------ Document extract ------
The Nature Conservancy strongly supports RGGI
 

Comments to the Virginia Air Pollution Control Board

On behalf of

The Nature Conservancy Virginia Chapter

By Lena Lewis

Energy and Climate Policy Manager

March 23, 2023

 

The Nature Conservancy strongly supports RGGI.

Thank you for the opportunity to comment on the proposal to repeal Virginia’s participation in the Regional Greenhouse Gas Initiative (RGGI).  As a strong supporter of RGGI, The Nature Conservancy opposes this proposal. 

The Nature Conservancy is a global conservation organization. We have chapters in all 50 states and our work extends around the globe into 79 countries and territories. As an organization that relies on a science-based, collaborative approach, we believe the science is clear that climate change poses a significant threat to our communities, our economy, and to nature itself.  We must reduce carbon emissions quickly and affordably while ensuring that no one is left behind in the transition to a clean energy economy.  Virginia’s participation in RGGI and use of RGGI revenue fit these criteria.

By putting a price on carbon, RGGI is an effective policy for reducing carbon dioxide from the power sector in a transparent, economically-efficient manner.  Even when the cost of allowances is passed on to ratepayers, RGGI influences monopoly investor-owned utilities to generate lower-carbon electricity. 

Another important benefit of RGGI is that the revenue it creates can help over 100,000 low-income Virginia households reduce their energy bills by hundreds of dollars a year.  If Virginia withdraws from RGGI, there is no alternative source of these energy efficiency funds.
------ Raw records ------
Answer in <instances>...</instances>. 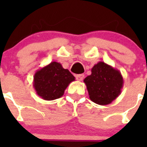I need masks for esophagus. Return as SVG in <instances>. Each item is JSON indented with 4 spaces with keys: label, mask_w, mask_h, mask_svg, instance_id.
<instances>
[{
    "label": "esophagus",
    "mask_w": 147,
    "mask_h": 147,
    "mask_svg": "<svg viewBox=\"0 0 147 147\" xmlns=\"http://www.w3.org/2000/svg\"><path fill=\"white\" fill-rule=\"evenodd\" d=\"M84 76H85L84 74H78L76 75V79L77 80H79V81H82L84 79Z\"/></svg>",
    "instance_id": "obj_1"
}]
</instances>
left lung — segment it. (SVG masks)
<instances>
[{
    "instance_id": "1",
    "label": "left lung",
    "mask_w": 147,
    "mask_h": 147,
    "mask_svg": "<svg viewBox=\"0 0 147 147\" xmlns=\"http://www.w3.org/2000/svg\"><path fill=\"white\" fill-rule=\"evenodd\" d=\"M84 82L90 99L99 105L112 103L121 94L124 80L119 70L104 62H98L91 69Z\"/></svg>"
}]
</instances>
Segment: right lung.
Returning a JSON list of instances; mask_svg holds the SVG:
<instances>
[{
  "label": "right lung",
  "instance_id": "add662e5",
  "mask_svg": "<svg viewBox=\"0 0 147 147\" xmlns=\"http://www.w3.org/2000/svg\"><path fill=\"white\" fill-rule=\"evenodd\" d=\"M74 80L72 74L63 68L60 63L51 62L36 71L33 86L39 96L51 101L62 97L67 87Z\"/></svg>",
  "mask_w": 147,
  "mask_h": 147
}]
</instances>
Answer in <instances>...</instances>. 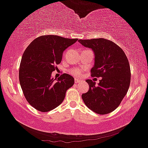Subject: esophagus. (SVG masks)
Returning a JSON list of instances; mask_svg holds the SVG:
<instances>
[{
	"label": "esophagus",
	"instance_id": "34e87169",
	"mask_svg": "<svg viewBox=\"0 0 148 148\" xmlns=\"http://www.w3.org/2000/svg\"><path fill=\"white\" fill-rule=\"evenodd\" d=\"M74 82H75V84H79V83L82 82V81L78 79H74Z\"/></svg>",
	"mask_w": 148,
	"mask_h": 148
}]
</instances>
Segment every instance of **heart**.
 Returning <instances> with one entry per match:
<instances>
[{
    "instance_id": "1",
    "label": "heart",
    "mask_w": 148,
    "mask_h": 148,
    "mask_svg": "<svg viewBox=\"0 0 148 148\" xmlns=\"http://www.w3.org/2000/svg\"><path fill=\"white\" fill-rule=\"evenodd\" d=\"M69 72L71 73L72 75L75 76V77H81L82 75V70L79 68H73L69 70Z\"/></svg>"
}]
</instances>
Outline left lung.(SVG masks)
<instances>
[{"label": "left lung", "instance_id": "left-lung-1", "mask_svg": "<svg viewBox=\"0 0 148 148\" xmlns=\"http://www.w3.org/2000/svg\"><path fill=\"white\" fill-rule=\"evenodd\" d=\"M78 41L94 52L95 64L90 70L91 77H102L98 86L90 79L86 80L89 90L82 94L83 100L94 112H112L121 103L130 86L131 69L127 57L112 40L100 38Z\"/></svg>", "mask_w": 148, "mask_h": 148}]
</instances>
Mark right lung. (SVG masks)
Returning <instances> with one entry per match:
<instances>
[{
	"instance_id": "right-lung-1",
	"label": "right lung",
	"mask_w": 148,
	"mask_h": 148,
	"mask_svg": "<svg viewBox=\"0 0 148 148\" xmlns=\"http://www.w3.org/2000/svg\"><path fill=\"white\" fill-rule=\"evenodd\" d=\"M78 38H66L56 35L35 38L24 52L19 70V79L24 97L33 108L46 112L56 108L65 98L66 91L74 84L69 74L58 79L51 77L58 69L62 53Z\"/></svg>"
}]
</instances>
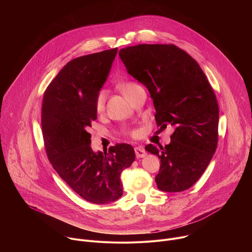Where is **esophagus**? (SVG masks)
Returning a JSON list of instances; mask_svg holds the SVG:
<instances>
[{"label": "esophagus", "instance_id": "1", "mask_svg": "<svg viewBox=\"0 0 252 252\" xmlns=\"http://www.w3.org/2000/svg\"><path fill=\"white\" fill-rule=\"evenodd\" d=\"M134 151H135V155L137 158H142V157H145L146 156V151L144 150L143 146H137L134 148Z\"/></svg>", "mask_w": 252, "mask_h": 252}]
</instances>
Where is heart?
------
According to the comments on RGGI, how many low-income Virginia households could RGGI revenue help reduce their energy bills?

Complete output: Over 100,000 low-income Virginia households.